THE UNSPOKEN ACCUSATION

Count Odin had been three days at Melbourne Hall when the Earl returned. For thirty hours he did not recover consciousness; the second day found him restless and but dimly aware of the circumstances of his accident; the third day, however, recorded such an improvement that, as the evening drew on, he sent the maid, Partigan, to my Lady Evelyn begging that she would come to him.

There had been wild excitement in the house, to be sure. Tragedy is ever the delight of the servants' hall; nor was it less delightful because memorable days were few at the Manor. History has recorded that Partigan, the maid, shed tears when she heard that the young man upstairs was a foreigner and exceedingly handsome. Mr. Griggs, the butler, felt it necessary to sample divers vintages of wine and to ask repeatedly what the Earl would think of it. The maids whispered together in corners; the grooms discussed the erring horse with straws protruding from the corners of their mouths. To these worthies and to others the daily bulletin, which the shrewd, side-whiskered Dr. Philips delivered each morning as he climbed into his motor-car, became as the tidings of a horse-race or of a royal wedding. Rumor had said that the young Count was dead when they carried him to the house. Dr. Philips declared that he would have him dancing before the month was done.

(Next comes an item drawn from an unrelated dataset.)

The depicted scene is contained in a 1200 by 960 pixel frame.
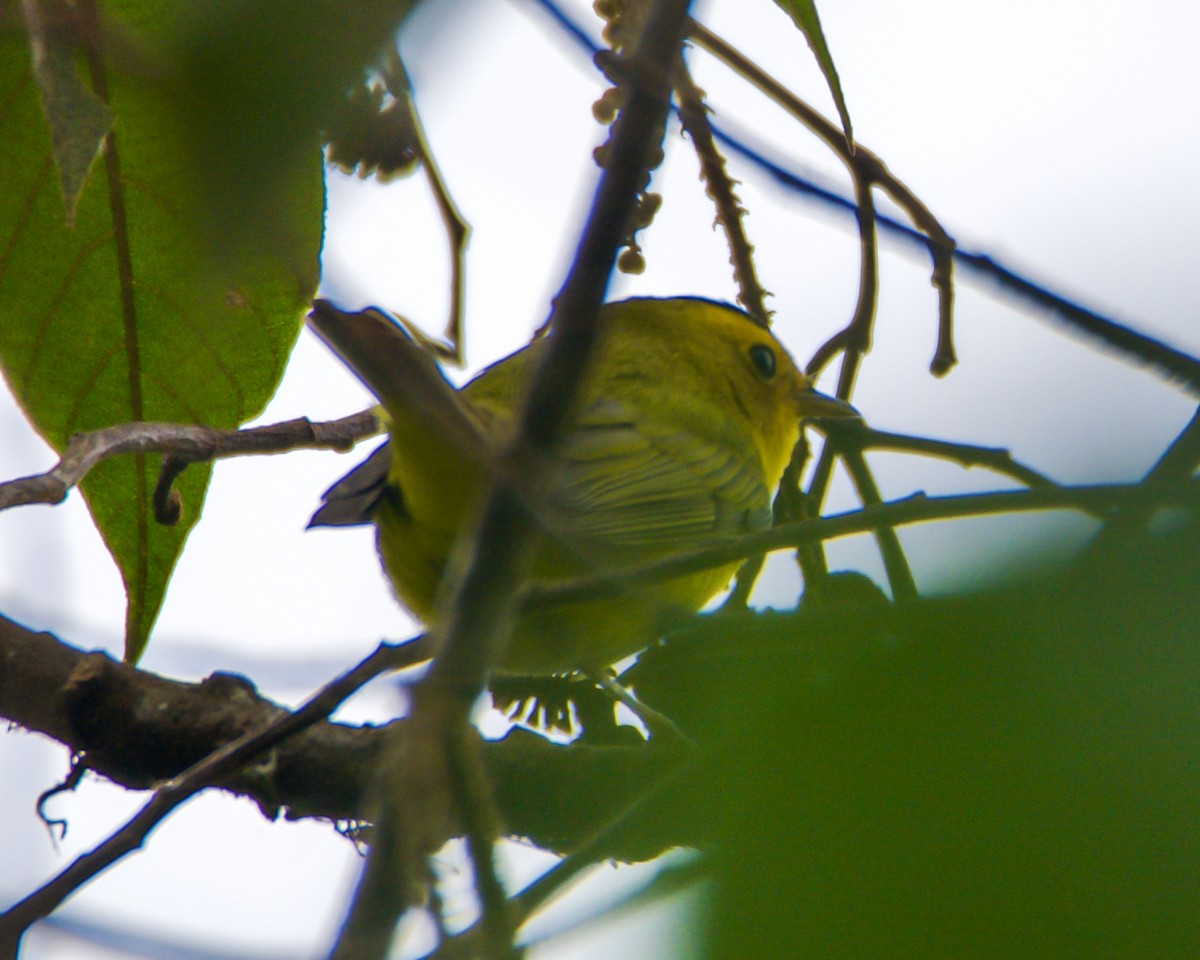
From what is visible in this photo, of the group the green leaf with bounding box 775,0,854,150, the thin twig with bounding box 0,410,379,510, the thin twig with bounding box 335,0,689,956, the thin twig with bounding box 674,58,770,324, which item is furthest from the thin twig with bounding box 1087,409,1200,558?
the thin twig with bounding box 674,58,770,324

"Fracture, pshaw!" exclaimed that knowing practitioner; "they might tell you that in Harley Street, but in Derbyshire we know better. He has a skull as thick as a water-butt. Con-cuss-ion, sir, that is the matter. You may tell her ladyship so with my compliments. Con-cuss-ion is what Dr. Philips says, and if there is anyone who disputes his word, he'd like to see the man."

They carried the news to Evelyn, who had scarcely left her room since this amazing adventure befell her. A brief account of the accident obtained from the lips of young Felix Horowitz, Count Odin's friend, narrated the simple circumstance that they had been driving from Moretown to Melbourne Hall and had collided upon the way with a hay-cart, whose driver, as the drivers of hay-carts so frequently will, had been taking his siesta during the heat of the day. Thrown from the box into the gutter, the coachman dislocated his shoulder and had many bruises to show; while his horse, terrified at the absence of control, instantly bolted in one of those blind panics which may overtake even the most docile of animals.

Such a story Felix Horowitz had told, but more he could not tell. Evelyn's anxious question as to the purport of Count Odin's visit remained unanswered. It was possible, the youth said, that the Count drove out to see Lord Melbourne. "But I should not be surprised," he added naïvely, "if there were a better reason which you must not expect me to confess."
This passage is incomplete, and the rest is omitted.